■ EXTRAIT
Publication de l’ordonnance relative aux sociétés dont les titres sont admis aux négociations sur un marché règlementé ou sur un système multilatéral de négociation

Paru dans le N°302 - 24 septembre 2020
Marchés

L’ordonnance portant création, au sein du code de commerce, d’un chapitre relatif aux sociétés dont les titres sont admis aux négociations sur un marché réglementé ou sur un système multilatéral de négociation a été publiée au Journal officiel de la République Française (JORF) du 17 septembre 2020 (1).

Présentée par le Garde des Sceaux en Conseil des ministres du 16 septembre 2020 (2), l’ordonnance est prise sur le fondement de l’article 75 de la loi n° 2019-486 du 22 mai 2019 relative à la croissance et la transformation des entreprises, dite « PACTE ».

Le Gouvernement avait jusqu’au 21 mai 2020 pour adopter l’ordonnance, terme prolongé de quatre mois jusqu’au 21 septembre 2020 par l’article 14 de la loi n° 2020-290 du 23 mars 2020 (3).

Les modifications apportées au régime des sociétés cotées par la présente ordonnance se fondent sur le rapport publié en mars 2018 par le Haut comité juridique de la place financière de Paris intitulé « Proposition en vue de la création d’un chapitre du Code de commerce dédié aux sociétés cotées » (4). Le rapport préconise de créer un chapitre dédié aux sociétés cotées au sein du code de commerce dans l’objectif d’une meilleure lisibilité des dispositions encadrant ces sociétés, afin de renforcer l’attractivité de la place de Paris.

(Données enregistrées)

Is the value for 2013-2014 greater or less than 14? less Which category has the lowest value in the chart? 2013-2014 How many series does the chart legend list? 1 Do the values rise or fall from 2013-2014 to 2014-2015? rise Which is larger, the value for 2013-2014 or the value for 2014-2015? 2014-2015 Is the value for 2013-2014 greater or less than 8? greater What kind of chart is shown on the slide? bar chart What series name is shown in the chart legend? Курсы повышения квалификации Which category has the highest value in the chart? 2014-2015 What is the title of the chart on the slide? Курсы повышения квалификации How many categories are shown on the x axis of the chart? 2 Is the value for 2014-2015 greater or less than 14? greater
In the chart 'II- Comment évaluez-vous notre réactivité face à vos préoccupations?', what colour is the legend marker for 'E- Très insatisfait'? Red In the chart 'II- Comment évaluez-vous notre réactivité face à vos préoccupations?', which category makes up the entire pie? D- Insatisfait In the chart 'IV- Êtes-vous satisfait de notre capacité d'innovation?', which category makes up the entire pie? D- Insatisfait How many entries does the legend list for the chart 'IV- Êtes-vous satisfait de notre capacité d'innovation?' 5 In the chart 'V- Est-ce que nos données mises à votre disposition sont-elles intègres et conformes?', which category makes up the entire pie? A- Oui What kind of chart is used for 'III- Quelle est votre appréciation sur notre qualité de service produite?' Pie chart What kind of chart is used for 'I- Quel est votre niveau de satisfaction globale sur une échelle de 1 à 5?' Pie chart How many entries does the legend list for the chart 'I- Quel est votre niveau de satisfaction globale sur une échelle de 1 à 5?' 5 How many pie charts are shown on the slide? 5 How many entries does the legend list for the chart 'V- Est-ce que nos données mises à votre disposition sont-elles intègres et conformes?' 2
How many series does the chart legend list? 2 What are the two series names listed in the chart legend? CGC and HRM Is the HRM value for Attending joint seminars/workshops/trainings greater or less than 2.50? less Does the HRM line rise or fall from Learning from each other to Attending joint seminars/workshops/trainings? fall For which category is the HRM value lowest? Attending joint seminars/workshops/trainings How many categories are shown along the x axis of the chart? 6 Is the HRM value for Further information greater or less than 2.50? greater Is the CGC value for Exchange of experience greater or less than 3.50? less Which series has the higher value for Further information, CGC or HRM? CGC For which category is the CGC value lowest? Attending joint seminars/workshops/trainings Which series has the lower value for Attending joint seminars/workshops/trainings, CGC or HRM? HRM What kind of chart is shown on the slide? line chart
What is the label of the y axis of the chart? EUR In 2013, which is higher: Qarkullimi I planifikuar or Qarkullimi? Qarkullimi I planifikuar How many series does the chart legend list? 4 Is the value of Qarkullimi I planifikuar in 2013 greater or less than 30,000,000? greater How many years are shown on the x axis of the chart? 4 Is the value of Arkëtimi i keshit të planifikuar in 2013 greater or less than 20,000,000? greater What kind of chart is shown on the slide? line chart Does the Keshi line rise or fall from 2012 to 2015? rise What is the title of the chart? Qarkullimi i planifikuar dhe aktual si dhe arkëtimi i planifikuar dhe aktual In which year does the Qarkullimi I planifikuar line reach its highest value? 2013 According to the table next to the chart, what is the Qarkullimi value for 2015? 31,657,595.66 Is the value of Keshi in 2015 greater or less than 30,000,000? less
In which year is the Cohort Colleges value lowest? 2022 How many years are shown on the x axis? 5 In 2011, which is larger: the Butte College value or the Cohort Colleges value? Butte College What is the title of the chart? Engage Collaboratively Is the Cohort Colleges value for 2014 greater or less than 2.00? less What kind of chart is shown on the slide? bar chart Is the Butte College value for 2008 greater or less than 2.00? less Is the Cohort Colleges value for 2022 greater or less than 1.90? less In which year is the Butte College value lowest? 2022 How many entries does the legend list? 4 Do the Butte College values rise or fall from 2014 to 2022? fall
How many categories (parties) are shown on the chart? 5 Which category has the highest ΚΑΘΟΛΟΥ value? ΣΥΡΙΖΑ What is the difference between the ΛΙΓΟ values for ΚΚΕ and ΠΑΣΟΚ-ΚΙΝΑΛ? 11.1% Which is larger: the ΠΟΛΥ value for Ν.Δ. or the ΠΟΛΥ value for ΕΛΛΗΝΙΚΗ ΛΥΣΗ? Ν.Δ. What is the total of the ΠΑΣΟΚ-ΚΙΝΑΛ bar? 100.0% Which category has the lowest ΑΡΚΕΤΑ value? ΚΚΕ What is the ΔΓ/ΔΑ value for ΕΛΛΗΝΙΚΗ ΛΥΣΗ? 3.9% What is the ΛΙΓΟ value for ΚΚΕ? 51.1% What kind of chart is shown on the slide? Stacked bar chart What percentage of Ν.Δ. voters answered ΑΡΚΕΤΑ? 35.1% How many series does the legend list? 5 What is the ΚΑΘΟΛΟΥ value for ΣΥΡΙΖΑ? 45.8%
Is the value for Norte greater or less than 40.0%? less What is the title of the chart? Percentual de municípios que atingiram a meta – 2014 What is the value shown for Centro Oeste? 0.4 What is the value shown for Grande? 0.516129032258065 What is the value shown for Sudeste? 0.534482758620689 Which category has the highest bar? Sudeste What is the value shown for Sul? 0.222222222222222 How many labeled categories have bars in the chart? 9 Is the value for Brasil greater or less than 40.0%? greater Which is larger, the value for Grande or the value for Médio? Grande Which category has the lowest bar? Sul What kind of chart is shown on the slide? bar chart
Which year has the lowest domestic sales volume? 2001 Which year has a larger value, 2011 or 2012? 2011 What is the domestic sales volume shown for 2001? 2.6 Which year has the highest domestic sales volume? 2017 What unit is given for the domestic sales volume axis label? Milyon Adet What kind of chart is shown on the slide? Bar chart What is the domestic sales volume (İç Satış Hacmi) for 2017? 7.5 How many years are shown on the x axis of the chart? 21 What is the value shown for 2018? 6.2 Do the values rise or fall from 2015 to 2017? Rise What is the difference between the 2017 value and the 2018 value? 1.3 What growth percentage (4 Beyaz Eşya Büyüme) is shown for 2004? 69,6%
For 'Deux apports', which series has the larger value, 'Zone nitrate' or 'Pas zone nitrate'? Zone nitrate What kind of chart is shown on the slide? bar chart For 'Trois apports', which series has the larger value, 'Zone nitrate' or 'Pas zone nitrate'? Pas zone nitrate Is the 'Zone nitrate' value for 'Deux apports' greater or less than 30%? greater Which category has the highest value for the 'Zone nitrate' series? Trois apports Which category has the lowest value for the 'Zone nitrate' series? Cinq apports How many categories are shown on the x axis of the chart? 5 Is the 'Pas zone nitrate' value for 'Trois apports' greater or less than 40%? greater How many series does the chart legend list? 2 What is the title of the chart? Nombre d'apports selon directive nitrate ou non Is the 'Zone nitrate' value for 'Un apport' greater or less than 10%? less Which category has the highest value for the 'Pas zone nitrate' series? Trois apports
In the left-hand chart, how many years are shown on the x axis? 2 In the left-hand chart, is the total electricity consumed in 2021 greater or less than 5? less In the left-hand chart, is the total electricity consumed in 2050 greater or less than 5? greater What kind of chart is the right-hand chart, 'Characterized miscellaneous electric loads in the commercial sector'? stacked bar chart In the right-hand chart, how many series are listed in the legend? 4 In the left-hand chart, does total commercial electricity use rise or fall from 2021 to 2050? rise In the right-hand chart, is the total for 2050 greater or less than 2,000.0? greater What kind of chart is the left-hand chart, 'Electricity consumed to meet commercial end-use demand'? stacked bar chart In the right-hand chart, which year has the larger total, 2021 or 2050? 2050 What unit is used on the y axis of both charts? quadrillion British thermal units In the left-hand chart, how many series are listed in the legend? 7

■ OBJET DE LA CONSIGNE
Reprenez l'article sur l'ordonnance relative aux sociétés cotées après sa dernière phrase et poursuivez-en la rédaction. Ces données n'ont aucun rôle dans cet exercice.

■ RÉPONSE À L'EXERCICE
L’ordonnance, composée de 20 articles, crée ce chapitre en prévoyant des règles applicables aux sociétés cotées, dérogatoires de celles du droit commun applicables aux sociétés non cotées.

De plus, l’habilitation insérée dans la loi PACTE autorisait le Gouvernement à transférer au sein du code monétaire et financier les dispositions relatives au statut de l'intermédiaire inscrit, aux obligations de déclaration des franchissements de seuils et aux offres publiques au regard de leurs implications importantes sur le droit des marchés financiers.

Le Gouvernement n’a pas retenu cette option en estimant que ces dispositions affectaient dans une trop large mesure le droit des sociétés pour être dissociées du code de commerce et portées par un autre code. Par ailleurs, le Gouvernement n’a pas harmonisé les terminologies employées pour désigner les sociétés cotées ou les plateformes de négociation. En effet, le changement de terminologie aurait pu conduire le droit national à ne plus être conforme avec le droit européen.